As mentioned in the introduction, this work was done to explore the potential use of the metal oxides as nanosorbcats. The results obtained in this section demonstrate that the tested metal oxides can catalyze the thermal oxidation of glimepiride. VO2 and CuO, which are known to be good adsorbents, can be used to catalyze the oxidation of GPD, and possibly similar pollutants. This can be used to develop a complete solution for the adsorptive removal of organic pollutants, where the catalyst can be recycled, and leaving no solid sludge.

Conclusions

This project investigated the thermal decomposition and oxidation of glimepiride, a common antidiabetic drug, using thermogravimetric analysis under N2 and O2 as well as with various catalysts. It was revealed that under N2 atmosphere there were two significant mass losses corresponding to stepwise thermal degradation of the drug. Theoretical calculations revealed that the degradation was initiated with an S–N bond rupture followed by further degradation. The effective activation energies (Eα) for the reaction were estimated using the isoconversional methods of Kissinger–Akahira–Sunose (KAS) and Friedman (FR). The Eα values obtained by FR method were ranged between 150 and 300 kJ mol−1and they were considered more reliable as they better match the theoretical values.

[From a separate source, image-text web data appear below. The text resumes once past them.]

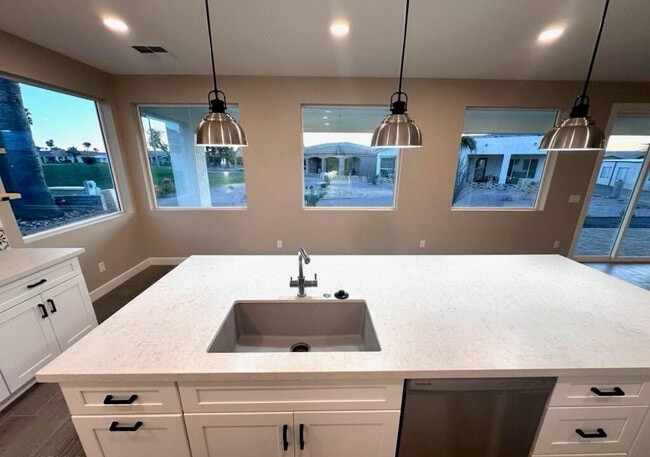 Building Photo - 2734 N Trevino Pl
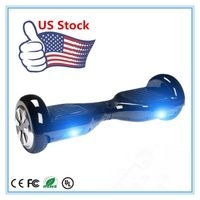 <b>Is the US Stock Market Open Today July 3, 2025?</b>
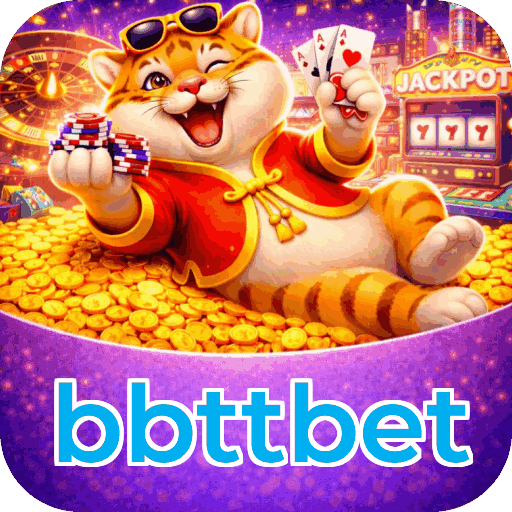 Telegram Promoções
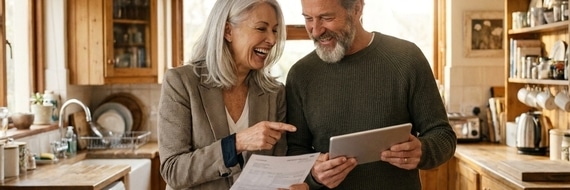 Pouvoir d'achat 2026 : Les 3 aides financières méconnues pour alléger vos factures du quotidien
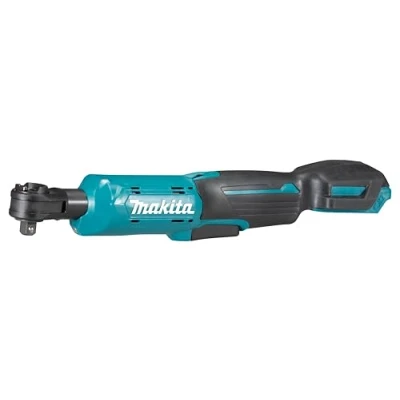 Imagen de Makita WR100DZ Llave DE CARRACA Angular 12V CXT 47.5NM, Multicolor
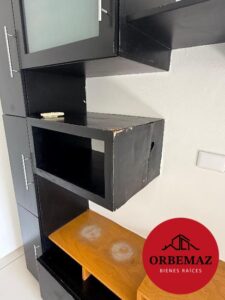 Local en venta, Avenida Paseo Tabasco104-112; Centro, Villahermosa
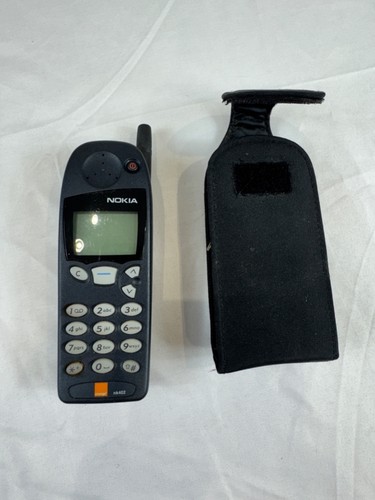 Vintage nokia 5130 nk402 - 5130,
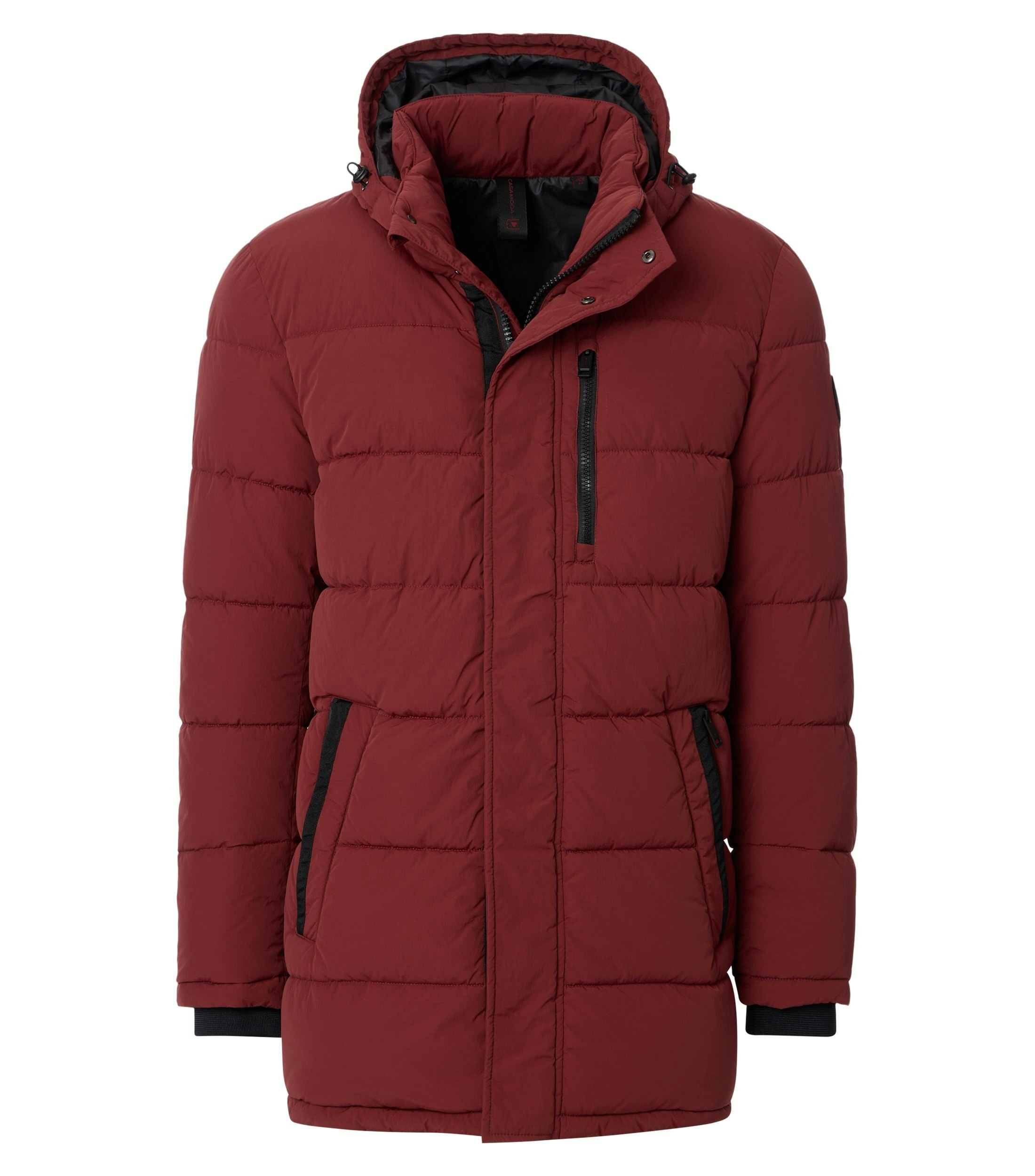 Jacke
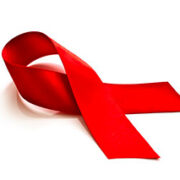 Prevence HIV/AIDS – Ročenka Národního programu HIV/AIDS V&nbsp;České republice 2024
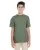 112000.webp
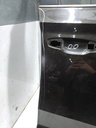 MTD-533332-3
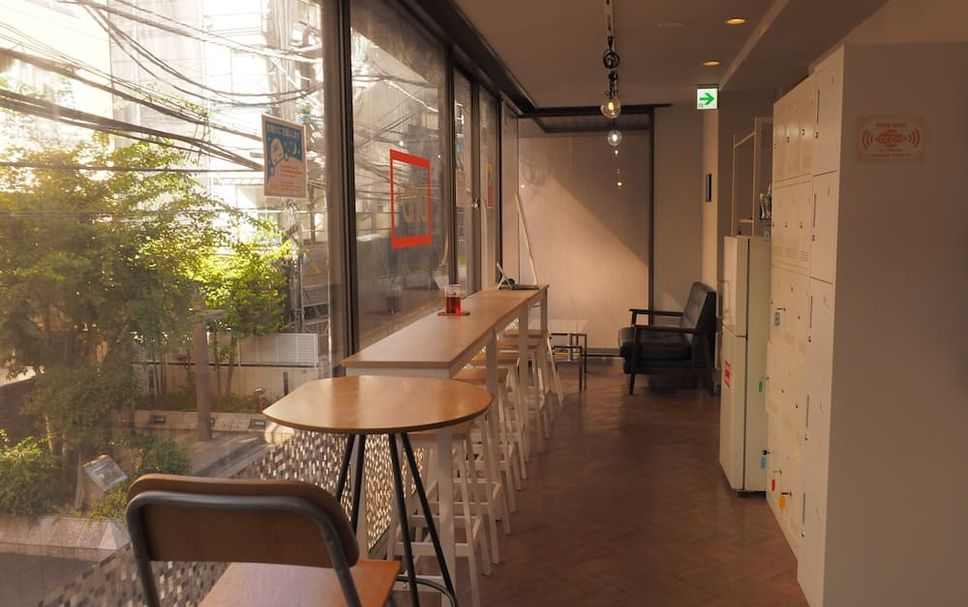 ร้านอาหาร รูปภาพ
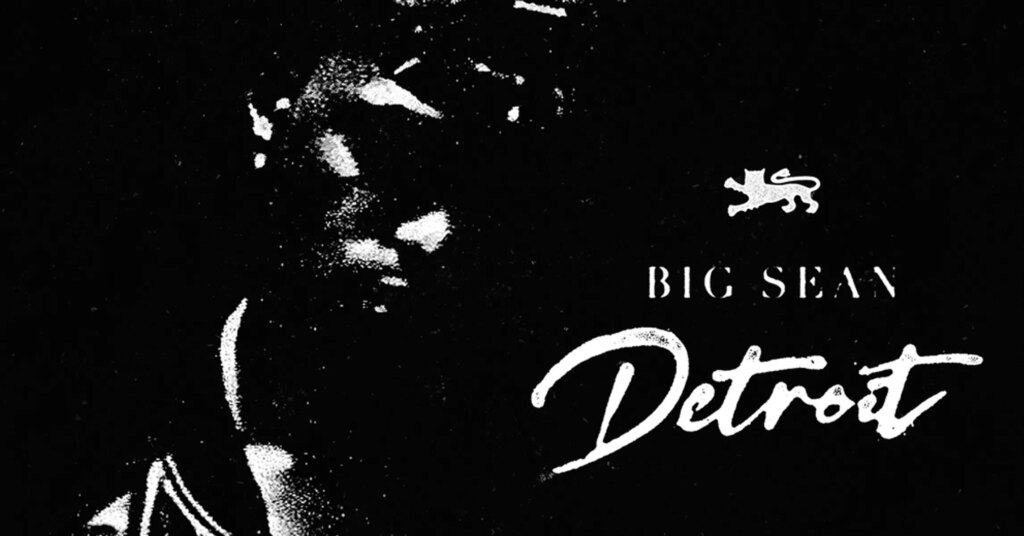 Big-Sean-Kendrick-Lamar-100-Royce-Da-59-Detroit-Mixtape-Anniversary-Stream.jpg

Using the FR isoconversional method, the data were best to a dimensional diffusion reaction model (fα). The model was then used to determine the pre-exponential factors (Aα), which then used to determine the kinetic triplet ΔH, ΔS, and ΔG. The final values of ΔG indicate higher barriers for GPD oxidation that its thermal decomposition.

Under O2 atmosphere, a third mass loss around 540 °C was observed and attributed to the oxidation of the drug. Using the FR isoconversional method, the Eα values for the oxidation zone were ranging around 200 kJ mol−1.

The thermogravimetric analysis was then performed in the presence of few metal oxide catalysts, and it was evident that the oxides were able to catalyze the oxidation of GPD, but not its thermal decomposition. The catalyst efficiency of the metal oxides was found to follow the order \({\text{VO}}_{{2}} > {\text{ CuO }} > {\text{ MnO}}_{{2}} > {\text{ Al}}_{{2}} {\text{O}}_{{3}} > {\text{ TiO}}_{{2}}\).

The outcomes of this study are crucial for the future development of a nanoadsorbent that can act as an adsorbent and a catalyst (nanosorbcat). Such material can overcome the problems of conventional adsorption, by allowing the effective degradation and removal of GPD and other drugs from wastewater streams.